Recorded data:
==================================================

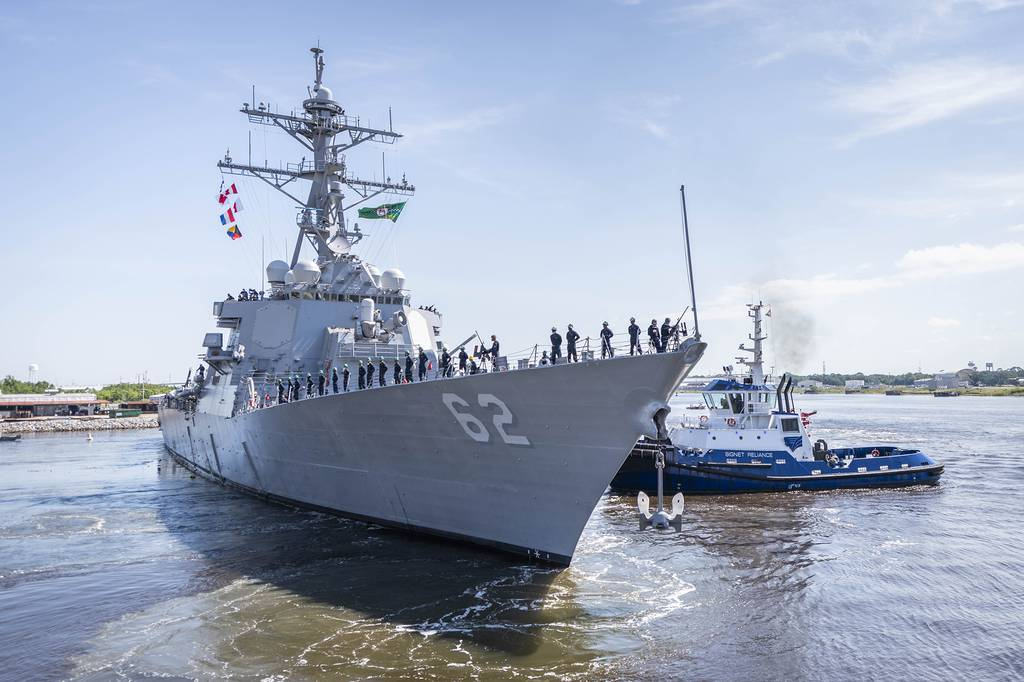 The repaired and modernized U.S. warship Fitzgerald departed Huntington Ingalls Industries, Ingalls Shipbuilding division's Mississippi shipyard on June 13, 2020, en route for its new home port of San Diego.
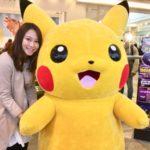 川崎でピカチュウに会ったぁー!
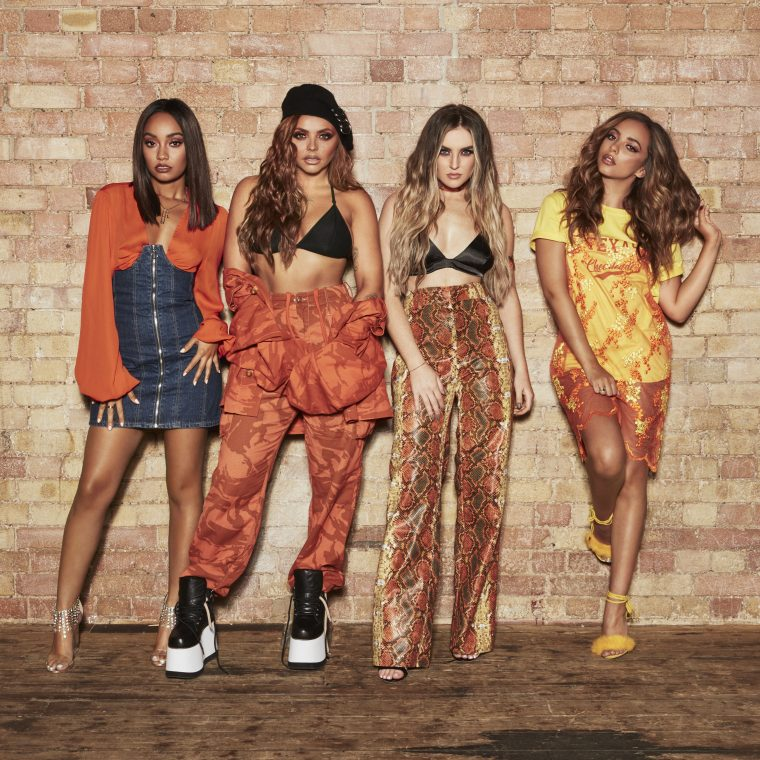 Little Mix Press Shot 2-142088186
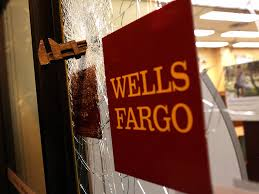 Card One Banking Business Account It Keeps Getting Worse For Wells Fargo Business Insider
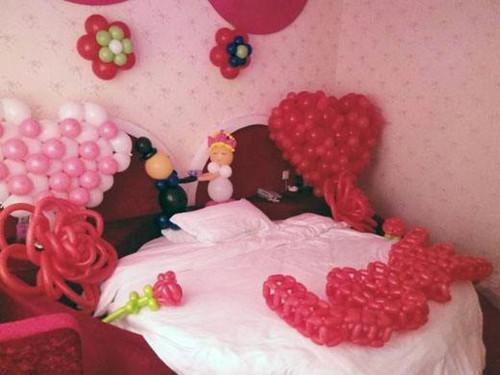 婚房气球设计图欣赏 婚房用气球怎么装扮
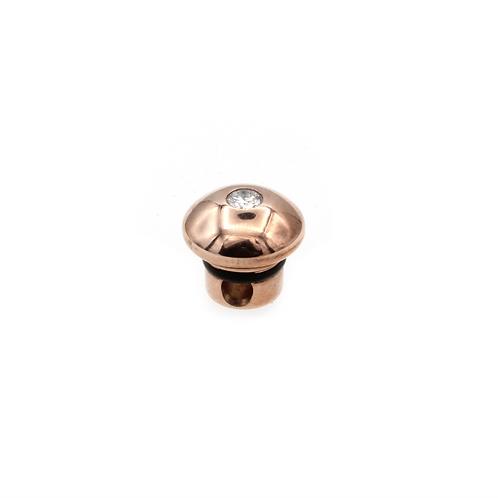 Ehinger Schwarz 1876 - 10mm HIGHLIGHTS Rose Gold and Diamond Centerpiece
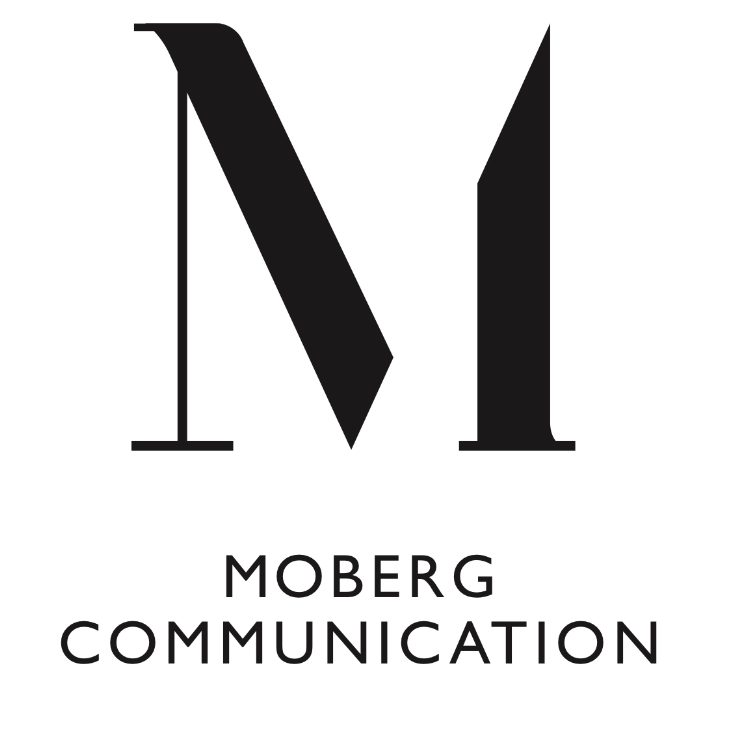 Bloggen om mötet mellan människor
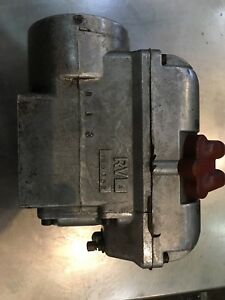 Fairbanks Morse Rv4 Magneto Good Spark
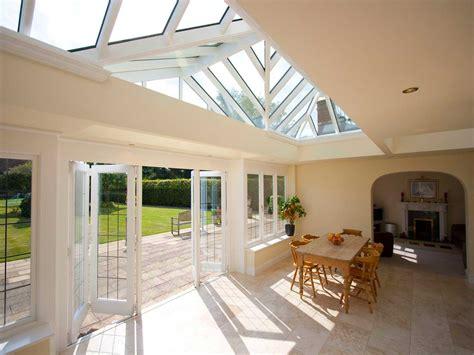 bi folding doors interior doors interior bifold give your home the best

==================================================

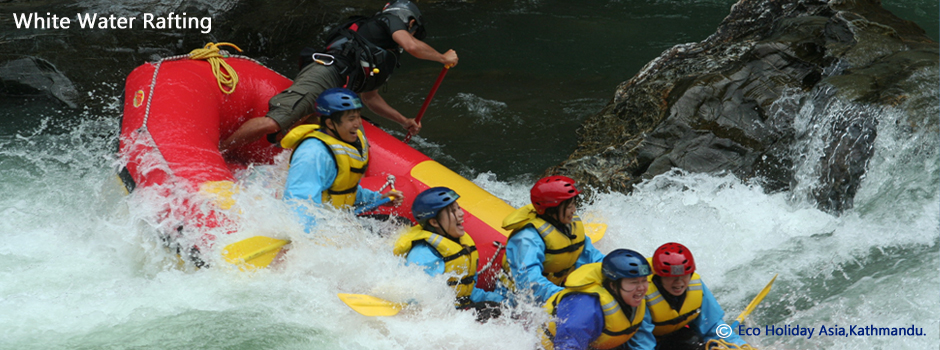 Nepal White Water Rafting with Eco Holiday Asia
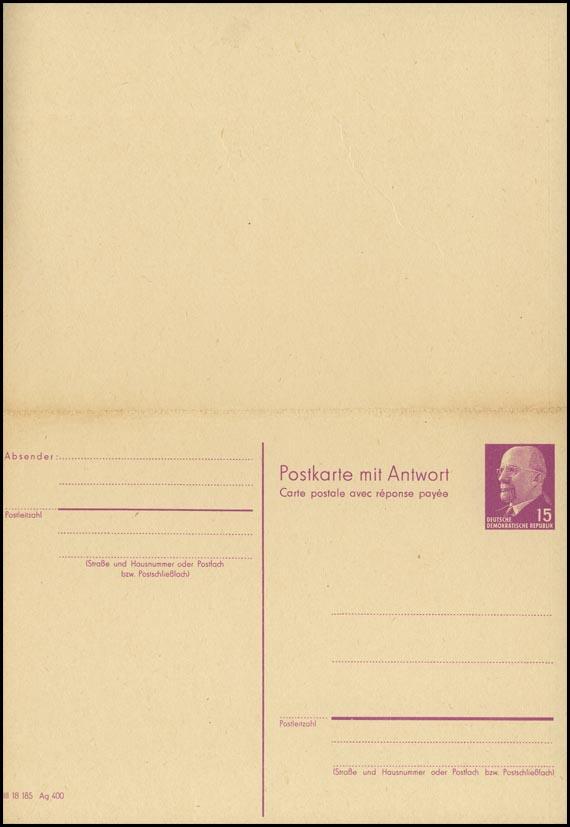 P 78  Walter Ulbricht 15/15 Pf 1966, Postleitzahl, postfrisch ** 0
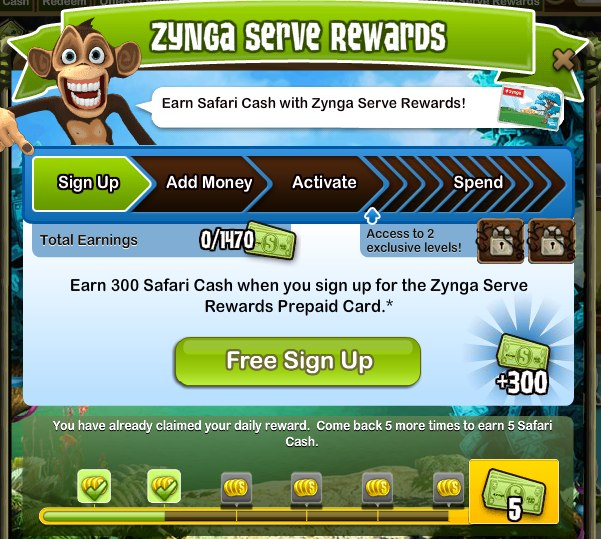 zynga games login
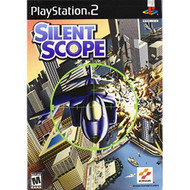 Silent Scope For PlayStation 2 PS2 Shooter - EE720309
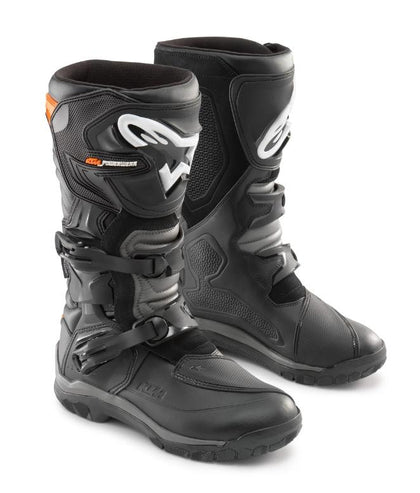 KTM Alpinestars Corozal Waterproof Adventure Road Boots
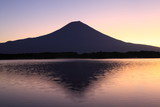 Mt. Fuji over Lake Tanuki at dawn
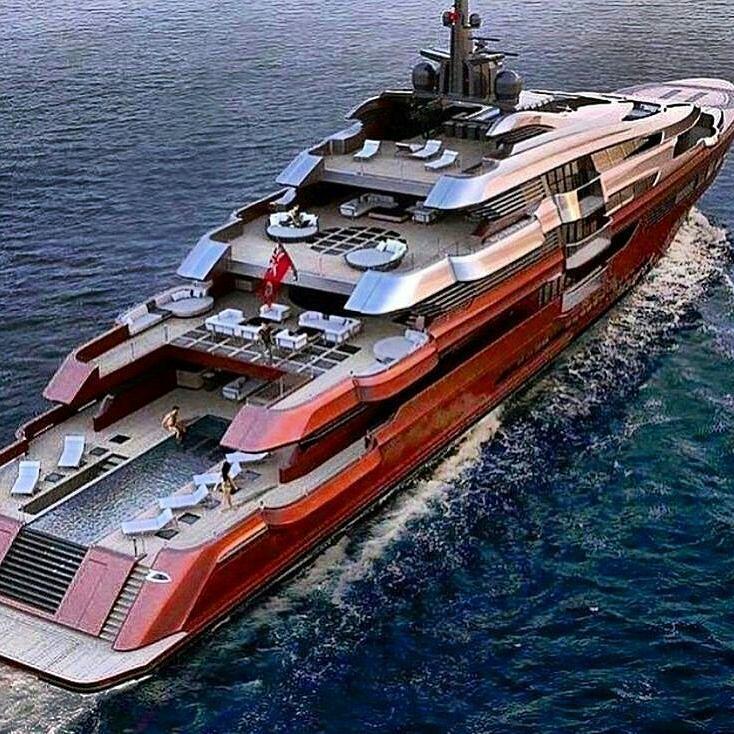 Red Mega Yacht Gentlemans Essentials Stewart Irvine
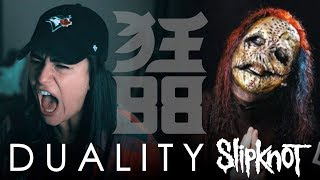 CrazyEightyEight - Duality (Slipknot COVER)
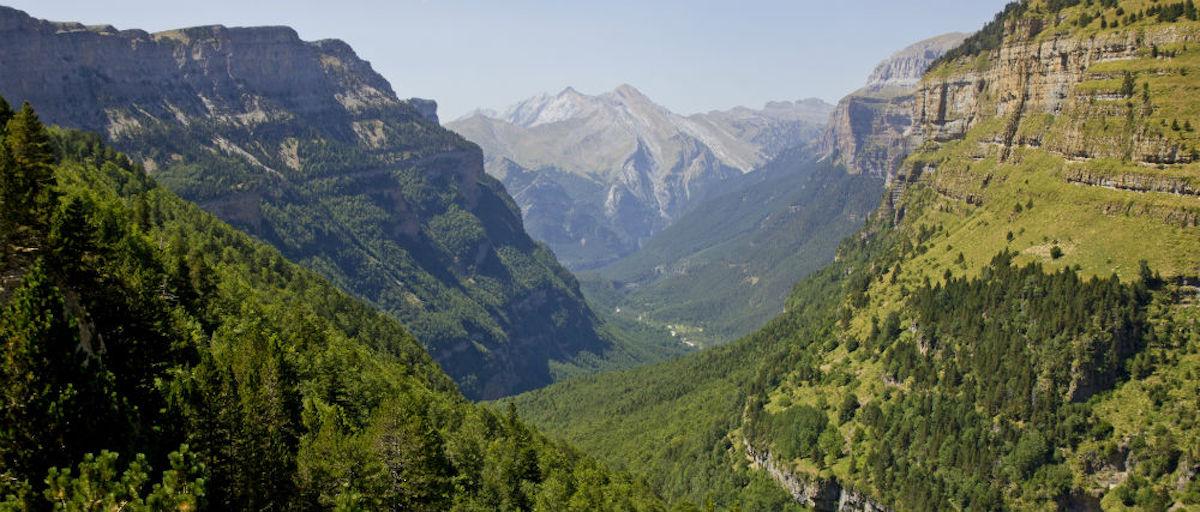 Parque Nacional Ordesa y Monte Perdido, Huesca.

==================================================

Work request –
All pictures are to be skipped. Output, word for word, the lines in the data above starting at the line containing "婚房气球设计图欣赏 婚房用气球怎么装扮" and ending at the line containing "bi folding doors".

Expected output –
 婚房气球设计图欣赏 婚房用气球怎么装扮
 Ehinger Schwarz 1876 - 10mm HIGHLIGHTS Rose Gold and Diamond Centerpiece
 Bloggen om mötet mellan människor
 Fairbanks Morse Rv4 Magneto Good Spark
 bi folding doors interior doors interior bifold give your home the best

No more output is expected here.